EXTRACTED TEXT.
________________________________________
Songwriter: Stewart Copeland
Original Release: Single
Year: 1977
Definitive Version: The Police Live!, 1995
I always assumed that The
Police’s first single was Roxanne; didn’t you? You might know this, but it was
this song, and it wasn’t even a Sting tune.
When I moved out of my
German Village apartment to move in with Debbie, I had a bit of a conundrum. I
had a sofa that I wanted to dump—the sofa that effected my moving in with
Debbie, as I noted earlier. I asked my landlord—a husband and wife—if they
wanted to buy it for $25 to pass along to the next tenant.
They didn’t, but they said
they would pay me the $25 if I agreed to pull all the weeds that had sprouted
in my nonexistent backyard garden to the complaints of neighbors. (This was the
first I had heard about such complaints.) Well, I wanted the extra $25, so I said
I would do that.
Meanwhile, given the lack of
sales options, I called The Salvation Army, and they said they’d send someone
over after I had moved all my other furniture out to pick it up.
With that more or less
resolved, I set about cleaning out the garden, and it didn’t take long to learn
that this was going to be a real chore. I quickly discovered that the weeds
that had taken root in my garden had REALLY taken root. They were all
interconnected, and they were tough, almost like those of a tree. I’d start
pulling, and this long string would come out of the ground. I’d have to pull
and pull before it finally snapped, with me nearly falling on my butt. But I’d
agreed to the deal, and once I started, I had to finish.
The first of two gardens
took most of the day, and the second garden was bigger and had more weeds. It
was going to take another day—the last day I’d be in the apartment.
________________________________________
DATA EXTRACT.
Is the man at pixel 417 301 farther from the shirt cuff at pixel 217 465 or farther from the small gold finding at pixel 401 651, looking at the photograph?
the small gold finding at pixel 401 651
________________________________________
TASKS TO CARRY OUT.
- 1) Answer these from the piece about the Police single:
(a) Who is listed as the songwriter?
(b) How much money did the landlord agree to pay for the weed pulling?
(c) Which group did the writer call to pick up the sofa?
- 2) From the piece about the Police single, retype the passage starting with "Meanwhile, given the" and going on through "in the apartment.".

THE SOLUTIONS.
- 1)
(a) Stewart Copeland
(b) $25
(c) The Salvation Army

- 2)
Meanwhile, given the lack of
sales options, I called The Salvation Army, and they said they’d send someone
over after I had moved all my other furniture out to pick it up.
With that more or less
resolved, I set about cleaning out the garden, and it didn’t take long to learn
that this was going to be a real chore. I quickly discovered that the weeds
that had taken root in my garden had REALLY taken root. They were all
interconnected, and they were tough, almost like those of a tree. I’d start
pulling, and this long string would come out of the ground. I’d have to pull
and pull before it finally snapped, with me nearly falling on my butt. But I’d
agreed to the deal, and once I started, I had to finish.
The first of two gardens
took most of the day, and the second garden was bigger and had more weeds. It
was going to take another day—the last day I’d be in the apartment.